Spendenkonto:
Stiftung Deutsche Depressionshilfe
Konto: 3474200
BLZ: 86020500
IBAN: DE73860205000003474200 SWIFT / BIC: BFSWDE33LPZ
Bank für Sozialwirtschaft

FAQ

Frequently Asked Questions

Häufig gestellte Fragen zum Thema Depression



Fast jeder Mensch fühlt sich einmal niedergeschlagen und antriebslos. Ab wann spricht man von einer Depression?
Normale Stimmungsschwankungen lassen sich in aller Regel klar von einer Depression abgrenzen. Um von einer Depression zu sprechen, müssen ganz bestimmte Krankheitszeichen vorliegen – und zwar über mindestens zwei Wochen. Es gibt drei Kernsymptome: gedrückte Stimmung, Interessen- und Freudlosigkeit sowie ein reduzierter Antrieb.
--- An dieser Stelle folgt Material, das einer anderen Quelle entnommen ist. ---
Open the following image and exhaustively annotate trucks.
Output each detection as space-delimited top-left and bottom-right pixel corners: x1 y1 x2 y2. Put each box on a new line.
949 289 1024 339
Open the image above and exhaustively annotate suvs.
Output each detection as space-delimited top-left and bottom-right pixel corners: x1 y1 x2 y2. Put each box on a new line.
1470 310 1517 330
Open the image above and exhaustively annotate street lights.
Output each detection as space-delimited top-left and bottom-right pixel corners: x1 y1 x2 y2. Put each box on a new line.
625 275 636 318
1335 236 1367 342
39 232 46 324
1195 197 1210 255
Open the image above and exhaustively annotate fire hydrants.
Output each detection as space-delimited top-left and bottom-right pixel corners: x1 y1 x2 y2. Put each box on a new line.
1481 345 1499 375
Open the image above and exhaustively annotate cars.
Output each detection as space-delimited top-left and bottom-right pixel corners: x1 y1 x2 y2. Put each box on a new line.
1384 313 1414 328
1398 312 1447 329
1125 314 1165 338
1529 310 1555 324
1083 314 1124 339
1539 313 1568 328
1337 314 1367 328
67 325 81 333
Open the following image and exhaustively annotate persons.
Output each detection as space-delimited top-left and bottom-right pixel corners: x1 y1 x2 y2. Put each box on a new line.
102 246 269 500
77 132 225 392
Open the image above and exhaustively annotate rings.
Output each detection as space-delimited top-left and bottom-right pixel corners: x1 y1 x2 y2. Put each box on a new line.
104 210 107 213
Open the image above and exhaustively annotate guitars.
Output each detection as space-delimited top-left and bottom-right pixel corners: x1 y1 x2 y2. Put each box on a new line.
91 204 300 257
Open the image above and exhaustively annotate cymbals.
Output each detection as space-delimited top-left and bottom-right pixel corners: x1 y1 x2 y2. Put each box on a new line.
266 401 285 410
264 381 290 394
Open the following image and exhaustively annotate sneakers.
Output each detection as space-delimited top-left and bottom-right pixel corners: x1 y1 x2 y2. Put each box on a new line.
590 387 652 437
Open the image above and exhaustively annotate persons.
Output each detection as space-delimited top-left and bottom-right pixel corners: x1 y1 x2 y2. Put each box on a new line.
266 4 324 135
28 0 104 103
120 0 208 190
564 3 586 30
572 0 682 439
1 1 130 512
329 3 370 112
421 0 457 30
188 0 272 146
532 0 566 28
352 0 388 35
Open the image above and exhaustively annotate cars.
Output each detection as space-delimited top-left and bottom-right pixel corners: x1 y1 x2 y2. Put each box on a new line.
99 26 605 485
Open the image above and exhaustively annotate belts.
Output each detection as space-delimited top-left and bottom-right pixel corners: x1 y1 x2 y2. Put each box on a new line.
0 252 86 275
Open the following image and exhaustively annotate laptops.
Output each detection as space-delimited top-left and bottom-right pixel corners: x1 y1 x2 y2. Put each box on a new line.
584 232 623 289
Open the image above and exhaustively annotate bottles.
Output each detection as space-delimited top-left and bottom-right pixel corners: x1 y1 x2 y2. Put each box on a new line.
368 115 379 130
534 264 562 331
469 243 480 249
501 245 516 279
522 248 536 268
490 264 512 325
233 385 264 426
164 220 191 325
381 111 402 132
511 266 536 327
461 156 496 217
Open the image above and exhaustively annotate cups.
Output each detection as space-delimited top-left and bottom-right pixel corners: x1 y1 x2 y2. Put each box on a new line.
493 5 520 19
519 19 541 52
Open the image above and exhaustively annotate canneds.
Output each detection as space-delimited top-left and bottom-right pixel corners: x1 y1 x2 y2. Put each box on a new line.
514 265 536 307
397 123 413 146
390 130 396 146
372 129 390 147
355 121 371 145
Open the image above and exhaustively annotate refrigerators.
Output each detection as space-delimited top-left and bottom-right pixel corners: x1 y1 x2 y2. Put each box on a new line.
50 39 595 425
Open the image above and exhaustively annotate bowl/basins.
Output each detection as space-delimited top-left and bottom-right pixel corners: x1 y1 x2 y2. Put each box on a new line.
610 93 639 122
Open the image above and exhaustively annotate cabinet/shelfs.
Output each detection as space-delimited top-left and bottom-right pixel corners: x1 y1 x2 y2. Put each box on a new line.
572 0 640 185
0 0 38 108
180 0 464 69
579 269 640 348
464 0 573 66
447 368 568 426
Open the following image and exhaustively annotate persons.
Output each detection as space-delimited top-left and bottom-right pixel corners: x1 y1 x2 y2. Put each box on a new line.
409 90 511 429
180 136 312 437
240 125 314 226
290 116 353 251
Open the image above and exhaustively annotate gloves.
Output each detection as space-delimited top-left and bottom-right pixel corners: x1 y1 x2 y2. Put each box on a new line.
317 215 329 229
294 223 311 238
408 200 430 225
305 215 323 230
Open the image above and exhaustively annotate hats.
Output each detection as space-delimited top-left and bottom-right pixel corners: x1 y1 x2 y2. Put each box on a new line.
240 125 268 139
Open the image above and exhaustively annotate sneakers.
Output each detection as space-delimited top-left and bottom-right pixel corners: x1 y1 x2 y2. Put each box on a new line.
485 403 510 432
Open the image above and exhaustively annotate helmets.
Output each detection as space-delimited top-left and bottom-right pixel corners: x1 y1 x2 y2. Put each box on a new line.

Was sind die Ursachen für eine Depression? Wodurch wird sie ausgelöst?
Meist kommen mehrere Risikofaktoren psychologischer, biologischer oder sozialer Natur zusammen. Biologische Risikofaktoren sind beispielsweise in den Genen, in spezifischen Eiweißen oder in Botenstoffen des Körpers zu finden. Nicht nur die Botenstoffe des Gehirns wie das Serotonin, sondern auch Botenstoffe des Hormonsystems und des Immunsystems spielen eine wichtige Rolle bei der Depressionsentstehung. Auch die Persönlichkeit eines Menschen kann einen „Risikofaktor“ darstellen. Dabei spielen negative Denkmuster und Probleme mit dem Selbstwertgefühl eine wichtige Rolle. Auch wenn häufig ein schlimmes Lebensereignis vom Patienten als Auslöser benannt werden kann, sind die wirklichen Gründe meist vielfältig und vielschichtig.
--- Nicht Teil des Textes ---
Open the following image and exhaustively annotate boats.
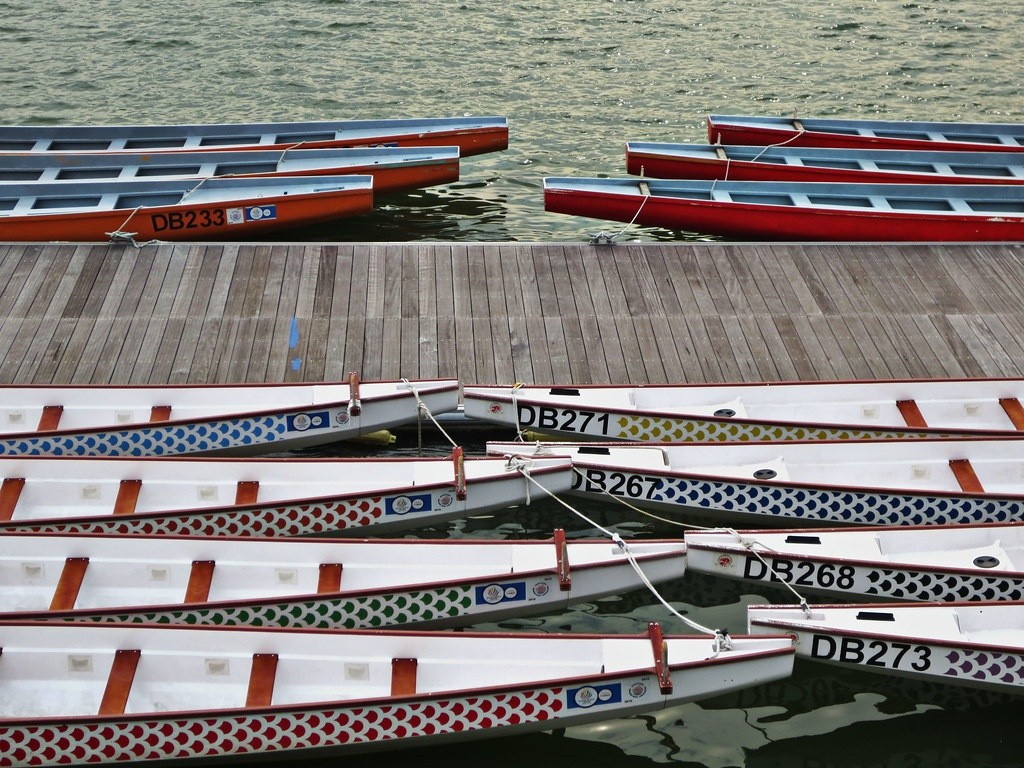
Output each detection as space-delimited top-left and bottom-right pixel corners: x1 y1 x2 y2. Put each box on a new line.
0 115 509 159
0 173 375 243
708 113 1024 152
0 144 461 194
542 174 1024 241
684 520 1024 603
481 437 1024 524
625 139 1024 186
747 599 1024 697
0 617 797 768
0 449 575 539
1 378 461 460
0 528 688 630
462 376 1024 440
Woran erkenne ich als Laie eine Depression?
Wenn ein Mensch dauernd niedergeschlagen ist, wenn er sich schlecht zu etwas aufraffen kann und kein Interesse an Dingen zeigt, die ihm sonst Freude bereitet haben, sind das Hinweise auf eine mögliche Depression. Hinzu kommen weitere Symptome, die individuell unterschiedlich ausgeprägt sind, zum Beispiel Schlafstörungen, Appetitlosigkeit mit Gewichtsverlust, Konzentrationsschwäche, Denkhemmung, Energielosigkeit oder vermindertes sexuelles Interesse. Zudem können vermehrt Gedanken über Tod und Suizid in den Vordergrund treten.
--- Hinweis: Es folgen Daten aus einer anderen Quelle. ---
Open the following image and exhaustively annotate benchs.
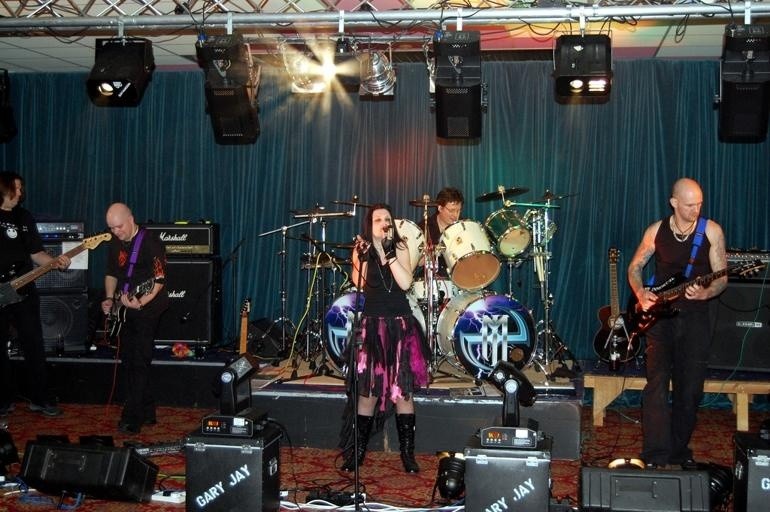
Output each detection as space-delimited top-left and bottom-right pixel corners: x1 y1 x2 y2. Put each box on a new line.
583 372 770 431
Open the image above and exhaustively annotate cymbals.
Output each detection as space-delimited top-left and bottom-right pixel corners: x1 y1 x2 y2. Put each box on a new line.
333 242 357 250
533 195 575 205
476 187 528 202
294 208 345 218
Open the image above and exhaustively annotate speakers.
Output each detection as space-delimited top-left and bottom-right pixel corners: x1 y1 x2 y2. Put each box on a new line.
33 220 90 347
706 281 770 373
21 434 159 503
142 256 225 352
732 431 770 512
464 435 552 511
184 429 284 512
579 468 711 511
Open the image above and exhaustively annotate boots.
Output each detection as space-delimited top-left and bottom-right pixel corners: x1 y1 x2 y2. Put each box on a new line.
396 413 419 473
341 415 374 472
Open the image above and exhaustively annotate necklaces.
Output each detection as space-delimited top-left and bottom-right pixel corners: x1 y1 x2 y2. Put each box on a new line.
128 226 138 240
669 214 696 244
671 215 696 239
374 258 394 293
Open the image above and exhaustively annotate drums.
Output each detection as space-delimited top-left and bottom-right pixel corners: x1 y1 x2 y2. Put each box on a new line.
437 288 538 381
485 208 531 257
393 219 426 272
322 288 367 373
438 219 500 291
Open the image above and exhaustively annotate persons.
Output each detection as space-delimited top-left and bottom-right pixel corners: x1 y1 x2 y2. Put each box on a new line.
1 171 71 417
337 203 433 474
628 177 728 466
414 187 467 280
100 201 169 434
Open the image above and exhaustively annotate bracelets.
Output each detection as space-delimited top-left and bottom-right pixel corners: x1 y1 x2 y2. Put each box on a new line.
388 258 399 266
105 296 115 303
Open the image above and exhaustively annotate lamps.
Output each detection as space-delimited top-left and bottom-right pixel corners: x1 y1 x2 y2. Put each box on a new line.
553 34 613 103
358 50 397 99
713 26 770 143
288 39 357 96
87 38 156 108
195 36 260 147
428 31 489 143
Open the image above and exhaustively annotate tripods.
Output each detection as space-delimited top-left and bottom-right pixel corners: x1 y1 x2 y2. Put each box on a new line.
535 211 582 383
257 225 346 383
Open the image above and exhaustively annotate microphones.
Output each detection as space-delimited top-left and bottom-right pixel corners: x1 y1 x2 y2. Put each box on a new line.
387 224 393 241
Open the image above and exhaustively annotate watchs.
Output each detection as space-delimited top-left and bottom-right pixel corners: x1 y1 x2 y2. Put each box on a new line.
138 300 144 313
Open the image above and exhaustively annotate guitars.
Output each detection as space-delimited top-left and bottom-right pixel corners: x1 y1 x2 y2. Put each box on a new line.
1 233 112 306
593 247 642 364
105 277 156 338
627 258 766 336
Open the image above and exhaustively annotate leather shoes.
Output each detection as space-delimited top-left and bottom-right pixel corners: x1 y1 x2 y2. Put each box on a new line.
119 420 141 434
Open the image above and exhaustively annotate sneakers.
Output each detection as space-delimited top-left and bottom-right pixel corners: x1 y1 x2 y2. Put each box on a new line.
30 401 62 416
0 411 8 429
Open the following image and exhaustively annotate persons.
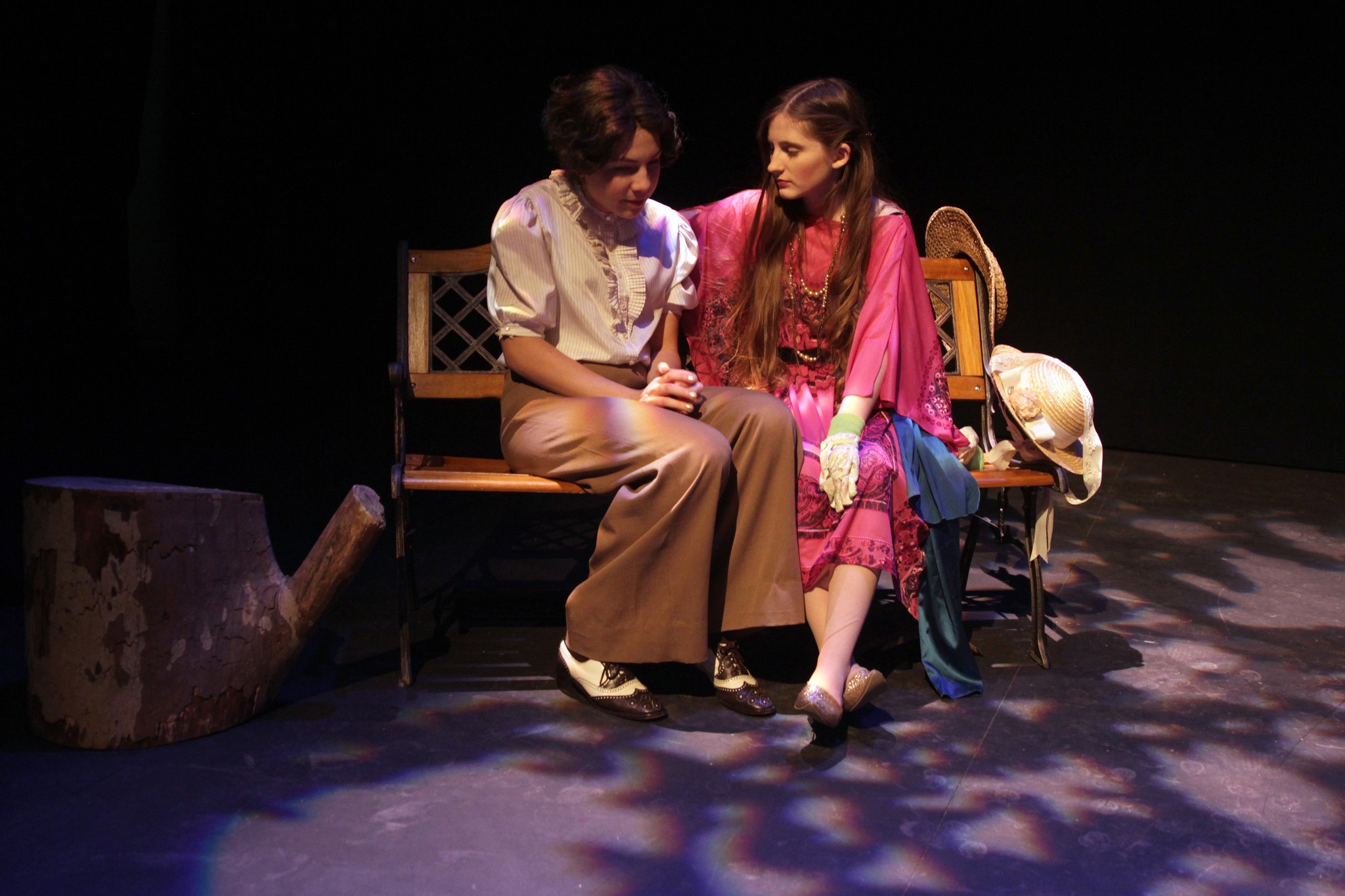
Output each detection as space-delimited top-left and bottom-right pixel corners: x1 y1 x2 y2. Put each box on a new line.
487 68 807 720
674 79 980 725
Was kann ich als Angehöriger tun, um einem depressiv Erkrankten zu helfen?
Angehörige sollten den Betroffenen unbedingt darauf ansprechen und ihm dabei helfen, professionelle Hilfe aufzusuchen. Oft hilft es einem Erkrankten, wenn ein Angehöriger einen Termin ausmacht und ihn dann auch zum Arzt begleitet, denn krankheitsbedingt schaffen viele Betroffene das nicht alleine. Aber auch wenn die Diagnose Depression gestellt wurde, sind Angehörige sehr wichtig: Sie können im Alltag helfen, die Behandlung unterstützen und dem Betroffenen immer wieder zeigen „Ich bin für dich da“.

Wie wird eine Depression behandelt?
Eine Depression wird mit Medikamenten und Psychotherapie, zum Beispiel einer Verhaltenstherapie, behandelt. In manchen Fällen können auch andere Therapieverfahren wie zum Beispiel eine Elektrokrampftherapie, Lichttherapie oder eine so genannte Wachtherapie zum Einsatz kommen.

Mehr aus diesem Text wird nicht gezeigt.